#### Records for this task:

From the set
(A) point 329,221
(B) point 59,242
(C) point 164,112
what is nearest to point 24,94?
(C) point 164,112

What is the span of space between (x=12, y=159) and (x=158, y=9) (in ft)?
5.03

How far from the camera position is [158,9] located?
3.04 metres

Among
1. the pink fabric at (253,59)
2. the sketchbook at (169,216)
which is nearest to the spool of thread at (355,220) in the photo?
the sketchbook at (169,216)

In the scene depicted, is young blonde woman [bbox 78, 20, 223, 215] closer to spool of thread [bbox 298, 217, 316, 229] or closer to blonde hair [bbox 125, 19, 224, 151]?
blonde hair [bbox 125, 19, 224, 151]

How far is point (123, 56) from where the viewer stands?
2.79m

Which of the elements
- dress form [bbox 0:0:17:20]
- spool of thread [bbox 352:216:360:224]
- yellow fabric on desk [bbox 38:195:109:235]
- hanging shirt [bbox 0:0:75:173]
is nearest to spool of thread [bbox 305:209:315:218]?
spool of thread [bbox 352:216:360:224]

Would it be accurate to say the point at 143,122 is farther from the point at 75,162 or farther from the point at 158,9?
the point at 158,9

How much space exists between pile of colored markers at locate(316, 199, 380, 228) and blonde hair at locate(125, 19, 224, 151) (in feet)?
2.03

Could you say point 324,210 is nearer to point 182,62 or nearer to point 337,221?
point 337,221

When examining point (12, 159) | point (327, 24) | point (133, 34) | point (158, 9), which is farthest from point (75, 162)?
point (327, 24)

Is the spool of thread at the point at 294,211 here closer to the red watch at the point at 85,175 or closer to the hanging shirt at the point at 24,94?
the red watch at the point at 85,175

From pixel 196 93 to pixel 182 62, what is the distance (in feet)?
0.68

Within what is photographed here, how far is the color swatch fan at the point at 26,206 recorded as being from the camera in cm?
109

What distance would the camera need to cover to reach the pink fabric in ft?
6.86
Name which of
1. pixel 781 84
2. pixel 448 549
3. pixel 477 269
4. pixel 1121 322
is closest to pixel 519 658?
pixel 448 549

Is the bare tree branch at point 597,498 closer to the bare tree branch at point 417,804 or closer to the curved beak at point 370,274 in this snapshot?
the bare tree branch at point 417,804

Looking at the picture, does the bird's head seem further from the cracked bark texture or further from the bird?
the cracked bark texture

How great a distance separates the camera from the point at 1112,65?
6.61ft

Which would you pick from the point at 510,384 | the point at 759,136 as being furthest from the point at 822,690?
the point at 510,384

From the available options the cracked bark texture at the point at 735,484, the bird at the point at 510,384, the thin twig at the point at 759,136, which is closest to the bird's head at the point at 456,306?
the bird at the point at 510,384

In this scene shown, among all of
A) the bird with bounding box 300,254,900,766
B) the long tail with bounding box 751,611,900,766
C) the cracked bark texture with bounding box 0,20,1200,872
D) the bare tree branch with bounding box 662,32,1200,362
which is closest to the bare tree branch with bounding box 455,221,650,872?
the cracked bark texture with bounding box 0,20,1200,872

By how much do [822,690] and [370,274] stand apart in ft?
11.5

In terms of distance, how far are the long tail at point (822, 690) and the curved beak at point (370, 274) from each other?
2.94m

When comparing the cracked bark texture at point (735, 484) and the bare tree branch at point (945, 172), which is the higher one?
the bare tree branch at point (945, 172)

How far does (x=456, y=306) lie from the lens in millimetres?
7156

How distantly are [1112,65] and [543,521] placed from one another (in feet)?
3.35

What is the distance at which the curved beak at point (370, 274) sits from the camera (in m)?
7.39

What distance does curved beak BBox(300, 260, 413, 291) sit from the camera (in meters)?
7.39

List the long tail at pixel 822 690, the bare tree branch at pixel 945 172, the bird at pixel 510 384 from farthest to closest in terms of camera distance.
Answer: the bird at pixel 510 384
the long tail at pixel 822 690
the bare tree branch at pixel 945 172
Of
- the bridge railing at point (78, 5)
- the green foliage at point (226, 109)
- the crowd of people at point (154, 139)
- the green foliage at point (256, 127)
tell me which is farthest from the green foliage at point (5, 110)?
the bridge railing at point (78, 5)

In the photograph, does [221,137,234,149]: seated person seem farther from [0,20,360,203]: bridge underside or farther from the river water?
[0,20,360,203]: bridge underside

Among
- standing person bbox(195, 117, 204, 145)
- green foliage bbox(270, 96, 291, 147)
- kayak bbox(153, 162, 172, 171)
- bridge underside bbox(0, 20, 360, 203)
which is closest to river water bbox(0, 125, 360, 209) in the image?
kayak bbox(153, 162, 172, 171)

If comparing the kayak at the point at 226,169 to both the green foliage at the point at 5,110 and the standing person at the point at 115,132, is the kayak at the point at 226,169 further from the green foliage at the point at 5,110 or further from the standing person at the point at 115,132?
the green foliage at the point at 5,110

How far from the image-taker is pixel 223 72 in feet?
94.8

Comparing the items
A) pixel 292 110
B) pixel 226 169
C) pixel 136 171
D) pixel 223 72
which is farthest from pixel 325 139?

#### Given task:
Everything from the line containing "If comparing the" through the final line of the listing, inclusive, must be reproduced exactly; leave out the rest.

#### Expected answer:
If comparing the kayak at the point at 226,169 to both the green foliage at the point at 5,110 and the standing person at the point at 115,132, is the kayak at the point at 226,169 further from the green foliage at the point at 5,110 or further from the standing person at the point at 115,132?
the green foliage at the point at 5,110

How far from the image-taker is pixel 223 72 in feet?
94.8

Comparing the items
A) pixel 292 110
B) pixel 226 169
C) pixel 136 171
D) pixel 223 72
which is farthest from pixel 325 139?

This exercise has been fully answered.